Former British Prime Minister Tony Blair is to invest in a new “not for profit institute” dedicated to dreaming up pro-establishment, globalist policies.
The former PM insisted the Tony Blair Institute would not be a vehicle for his return to frontline politics, but instead would be a “platform” offering “thought leadership”.
He acknowledged it was “abundantly clear” he could not personally return to British politics after the Iraq War, but added: “I care about my country and the world my children and grandchildren will grow up in; and want to play at least a small part in contributing to the debate about the future of both.”
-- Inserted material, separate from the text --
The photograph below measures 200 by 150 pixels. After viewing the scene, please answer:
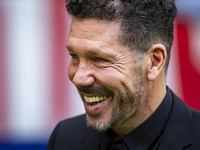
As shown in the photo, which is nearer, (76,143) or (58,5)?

He said the new institute would “build a new policy agenda” for what he called the “centre ground” of politics, as well as allowing “a reasonable and evidence based discussion of the future which avoids the plague of social media-led exchanges of abuse.”
The former Prime Minister hinted one of the focuses of the new institute would be supporting European integration as well as open borders.
“Part of its focus will plainly be around the European debate; but this will not be its exclusive domain.
“It has to go far wider than that since in many ways the Europe debate is a lightning rod for the whole of politics.”
Populism, Mr Blair said, was growing on both the left and the right, threatening the “open-minded” process of globalisation and the “benefits”
The Mail quotes him as saying: “This new populism may differ in some respects between left and right — the left anti-business, the right anti-immigrant — but in others, what is remarkable is the convergence between them, especially around isolationism and protectionism, in what is an essentially closed-minded approach to globalisation and its benefits and to international engagement.”
His Institute comes as voters across Europe and North America turn against globalisation and open borders, and the elite that supports them.
A survey last month found that a majority of voters in various European countries, including France, were ready to embrace populism. A total of 63 per cent of French voters said they supported populist ideas such as ant-globalism, national identity and strong borders.
In Britain, 48 per cent said they would support a populist platform.